Bvlgari est une inspiration qui vient de Rome et de l’Antiquité méditerranéenne. Nos icônes sont le miroir de la ville, B.Zero1 reprend le Colisée, Divas’ Dream, un motif élégant inspiré des mosaïques des thermes de Caracala, et Serpenti est inspiré de Cléopâtre. Les orfèvres romains, fascinés par ses magnifiques bracelets en or en forme de serpent, s’en sont inspirés pour créer Serpenti, que toutes les femmes romaines ont arboré à leurs poignets. Aujourd’hui, Serpenti peut être une bague à 4 000 euros, mais aussi un collier de haute joaillerie à un million et demi d’euros. À côté de ces icônes, Bvlgari crée des bijoux qui gardent comme fil conducteur la romanité et la Méditerranée, qui s’expriment dans la puissance du design.
« Bvlgari est une inspiration qui vient de Rome et de l’Antiquité méditerranéenne »
Quel est le modèle de croissance de Bvlgari ? De nouveaux marchés à conquérir pour la joaillerie « du quotidien » ou la recherche du toujours plus cher et prestigieux ?
Les deux. La joaillerie mondiale est un marché immense dont les grandes marques, Tiffany, Bvlgari, Chaumet, Cartier… ne couvrent que 20 %. Les 80 % restants reviennent à des acteurs régionaux parfois très puissants, comme en Chine, par exemple Qeelin ou Feng J, ou en Inde, des joailliers qui, de père en fils, fournissent des familles aisées. À l’inverse, le marché des montres de luxe est détenu en totalité par 100 % des marques globales. Dans la haute joaillerie, nous avons une grande partie du marché encore à conquérir. Concernant la très haute joaillerie, le nouvel Eldorado, c’est l’Inde.

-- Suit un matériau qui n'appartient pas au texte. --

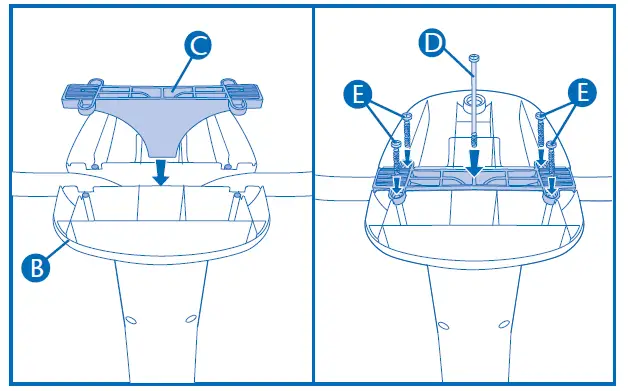 C
B
D
E
E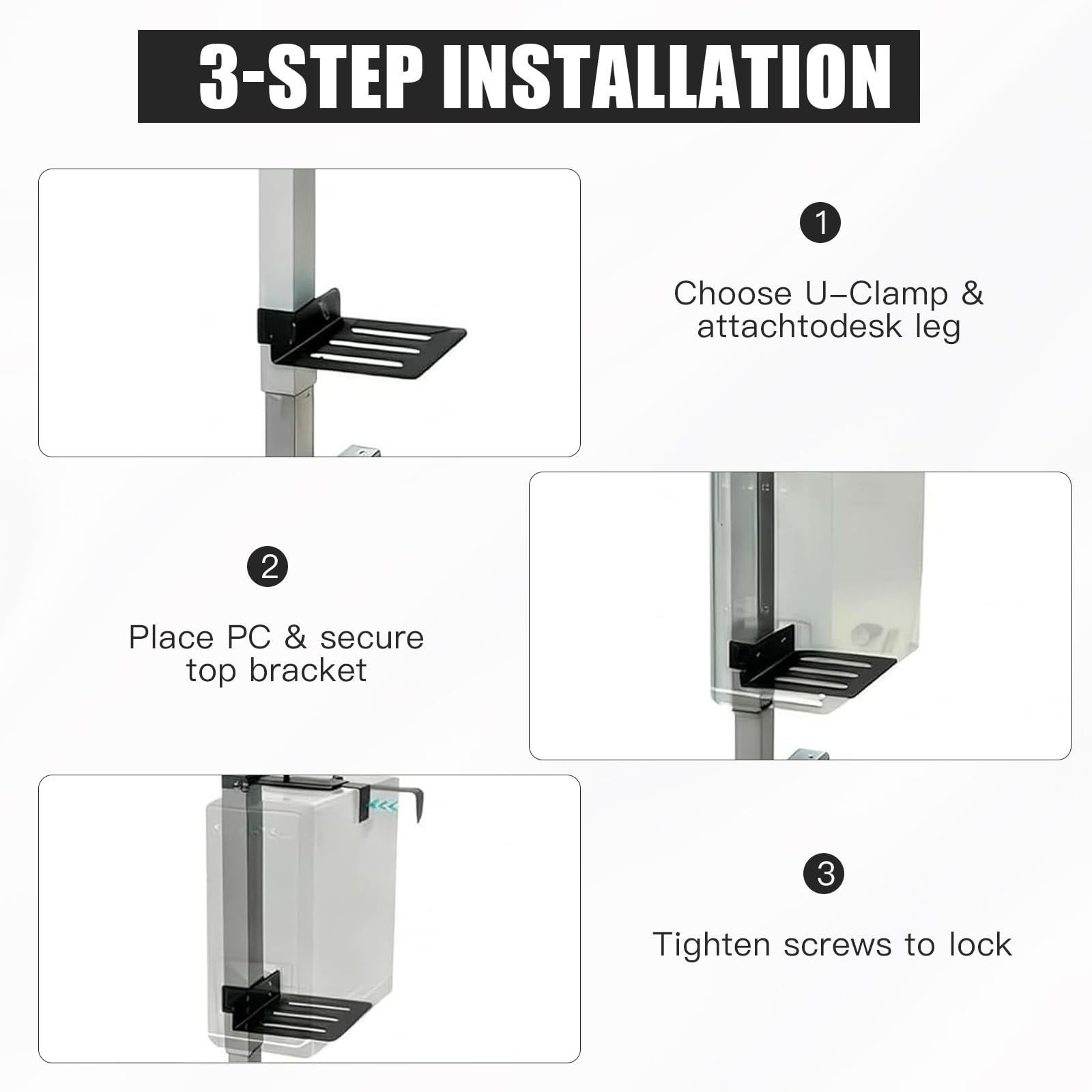 3-STEP INSTALLATION

1

Choose U–Clamp & attachtodesk leg

2

Place PC & secure top bracket

3

Tighten screws to lock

Bvlgari reste associé à de la joaillerie féminine, les hommes sont-ils à conquérir ?
La joaillerie, souvent, c’est une histoire de couple. Même si depuis trente ans, l’un de nos vecteurs de croissance est celui de femmes indépendantes qui ont réussi et s’achètent seules des bijoux pour se faire plaisir, comme elles choisiraient un sac. Mais le marché du « gifting » reste très important. Dans les années 1975, Gianni Bulgari a eu l’idée de développer une montre en or, digitale, la Bvlgari Roma, qu’on offrait à nos meilleurs clients. Le succès a été tel que Gianni Bulgari a créé en 1977 un modèle en or, analogue, pour une clientèle masculine. C’est à partir de là qu’on a démarré l’horlogerie de tous les jours, pour les femmes et pour les hommes. Sur la joaillerie, nous présentons des pièces unisexes, comme la collection B.Zero1, par exemple.
Vous inaugurez également la Scuola Bvlgari, une école d’orfèvrerie capable de former de futurs artisans « à partir de 0 ». Vous manquez de main-d’œuvre et de savoir-faire ?
L’école a été pensée pour transmettre tout le savoir-faire nécessaire à la création de bijoux exceptionnels en partant de zéro. Sur le bassin de Valenza, de 6 000 joailliers toutes maisons confondues, 1 100 aujourd’hui travaillent déjà pour Bvlgari. Notre objectif est d’atteindre 1 600 joailliers au sein de notre atelier d’ici 2029. Faites le calcul, il faut donc que nous formions 500 joailliers au sein de notre école pour répondre à notre besoin de main-d’œuvre, mais également à notre degré d’exigence et d’excellence.